- _WHAT IS NEEDED_: Can you write out every one of the records below again, changing each "dirt paddock" to "sandy paddock" and leaving everything else as it is?

- _MATERIAL FOR THIS EXERCISE_:
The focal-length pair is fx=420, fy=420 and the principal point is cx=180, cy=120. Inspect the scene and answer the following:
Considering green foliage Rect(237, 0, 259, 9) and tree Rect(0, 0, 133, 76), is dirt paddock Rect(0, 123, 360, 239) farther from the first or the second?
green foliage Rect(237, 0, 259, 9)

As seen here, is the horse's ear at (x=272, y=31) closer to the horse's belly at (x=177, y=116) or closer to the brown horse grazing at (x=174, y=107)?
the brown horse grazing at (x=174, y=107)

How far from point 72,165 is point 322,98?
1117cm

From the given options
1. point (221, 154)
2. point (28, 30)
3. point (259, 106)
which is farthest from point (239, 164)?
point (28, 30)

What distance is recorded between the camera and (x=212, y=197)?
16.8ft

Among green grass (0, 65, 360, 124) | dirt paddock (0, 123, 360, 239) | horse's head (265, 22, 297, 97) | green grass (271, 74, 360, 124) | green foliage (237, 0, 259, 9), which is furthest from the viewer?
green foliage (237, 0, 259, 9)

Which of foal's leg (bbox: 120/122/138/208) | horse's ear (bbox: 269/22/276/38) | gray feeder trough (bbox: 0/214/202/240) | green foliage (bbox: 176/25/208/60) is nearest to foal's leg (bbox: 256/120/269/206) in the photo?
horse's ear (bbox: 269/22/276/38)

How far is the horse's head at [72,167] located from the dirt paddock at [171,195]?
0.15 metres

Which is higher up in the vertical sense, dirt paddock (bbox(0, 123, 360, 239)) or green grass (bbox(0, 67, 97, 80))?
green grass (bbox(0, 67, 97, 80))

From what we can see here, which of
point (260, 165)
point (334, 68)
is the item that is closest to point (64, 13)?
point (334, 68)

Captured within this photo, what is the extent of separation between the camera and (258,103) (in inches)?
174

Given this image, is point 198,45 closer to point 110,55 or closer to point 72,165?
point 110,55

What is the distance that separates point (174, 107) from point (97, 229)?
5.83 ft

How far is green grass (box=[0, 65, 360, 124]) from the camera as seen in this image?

- _REPLY_:
The focal-length pair is fx=420, fy=420 and the principal point is cx=180, cy=120. Inspect the scene and answer the following:
Considering green foliage Rect(237, 0, 259, 9) and tree Rect(0, 0, 133, 76), is sandy paddock Rect(0, 123, 360, 239) farther from the first or the second?
green foliage Rect(237, 0, 259, 9)

As seen here, is the horse's ear at (x=272, y=31) closer to the horse's belly at (x=177, y=116) or closer to the brown horse grazing at (x=174, y=107)?
the brown horse grazing at (x=174, y=107)

How far from point 72,165 is point 322,98?
1117cm

From the given options
1. point (221, 154)
2. point (28, 30)
3. point (259, 106)
which is farthest from point (239, 164)?
point (28, 30)

What distance is recorded between the camera and (x=212, y=197)?
16.8ft

Among green grass (0, 65, 360, 124) | sandy paddock (0, 123, 360, 239) | horse's head (265, 22, 297, 97) | green grass (271, 74, 360, 124) | green foliage (237, 0, 259, 9), which is furthest from the viewer?
green foliage (237, 0, 259, 9)

Which of foal's leg (bbox: 120/122/138/208) | horse's ear (bbox: 269/22/276/38) | gray feeder trough (bbox: 0/214/202/240) | green foliage (bbox: 176/25/208/60) is nearest to foal's leg (bbox: 256/120/269/206) in the photo?
horse's ear (bbox: 269/22/276/38)

How far is the horse's head at [72,167] located from the sandy paddock at [171,195]?
0.15 metres

Which is higher up in the vertical sense, sandy paddock (bbox(0, 123, 360, 239)) or green grass (bbox(0, 67, 97, 80))?
green grass (bbox(0, 67, 97, 80))

From what we can see here, which of
point (260, 165)
point (334, 68)
is the item that is closest to point (64, 13)?
point (334, 68)

Captured within this photo, what is the extent of separation between the camera and (258,103) (in inches)?
174

Given this image, is point 198,45 closer to point 110,55 or closer to point 72,165?
point 110,55

What is the distance that separates point (174, 107) from point (97, 229)?
5.83 ft

How far is green grass (box=[0, 65, 360, 124]) from the camera as seen in this image?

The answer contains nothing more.